— Problem details —
Below are the entries to work from; restate word for word the portion that opens with the line containing "Bowery Acacia Wood" and closes with the line containing "Une étape importante", keeping both.

— Input records —
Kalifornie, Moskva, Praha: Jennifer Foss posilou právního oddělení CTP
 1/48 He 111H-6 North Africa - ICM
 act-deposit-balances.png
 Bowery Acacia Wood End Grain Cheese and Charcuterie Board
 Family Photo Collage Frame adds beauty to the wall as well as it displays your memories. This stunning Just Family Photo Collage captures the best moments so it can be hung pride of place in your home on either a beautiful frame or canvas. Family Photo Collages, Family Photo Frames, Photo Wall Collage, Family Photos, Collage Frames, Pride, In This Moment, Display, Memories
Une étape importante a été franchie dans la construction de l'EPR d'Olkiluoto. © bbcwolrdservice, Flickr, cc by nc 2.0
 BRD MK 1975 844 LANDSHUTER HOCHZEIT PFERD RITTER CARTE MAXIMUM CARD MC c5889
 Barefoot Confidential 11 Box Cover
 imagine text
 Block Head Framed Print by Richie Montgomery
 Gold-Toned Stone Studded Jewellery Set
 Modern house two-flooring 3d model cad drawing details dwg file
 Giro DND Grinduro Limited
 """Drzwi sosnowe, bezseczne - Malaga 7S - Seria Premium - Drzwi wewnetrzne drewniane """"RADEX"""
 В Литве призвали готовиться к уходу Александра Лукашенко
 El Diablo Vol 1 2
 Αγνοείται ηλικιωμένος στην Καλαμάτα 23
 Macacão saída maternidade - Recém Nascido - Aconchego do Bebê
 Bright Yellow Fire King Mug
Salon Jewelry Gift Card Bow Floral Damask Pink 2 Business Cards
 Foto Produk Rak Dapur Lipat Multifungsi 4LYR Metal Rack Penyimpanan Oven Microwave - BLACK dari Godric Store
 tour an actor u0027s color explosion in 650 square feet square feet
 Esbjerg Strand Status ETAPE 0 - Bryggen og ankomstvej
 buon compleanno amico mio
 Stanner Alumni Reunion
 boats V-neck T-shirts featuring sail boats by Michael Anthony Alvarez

— Expected output —
 Bowery Acacia Wood End Grain Cheese and Charcuterie Board
 Family Photo Collage Frame adds beauty to the wall as well as it displays your memories. This stunning Just Family Photo Collage captures the best moments so it can be hung pride of place in your home on either a beautiful frame or canvas. Family Photo Collages, Family Photo Frames, Photo Wall Collage, Family Photos, Collage Frames, Pride, In This Moment, Display, Memories
Une étape importante a été franchie dans la construction de l'EPR d'Olkiluoto. © bbcwolrdservice, Flickr, cc by nc 2.0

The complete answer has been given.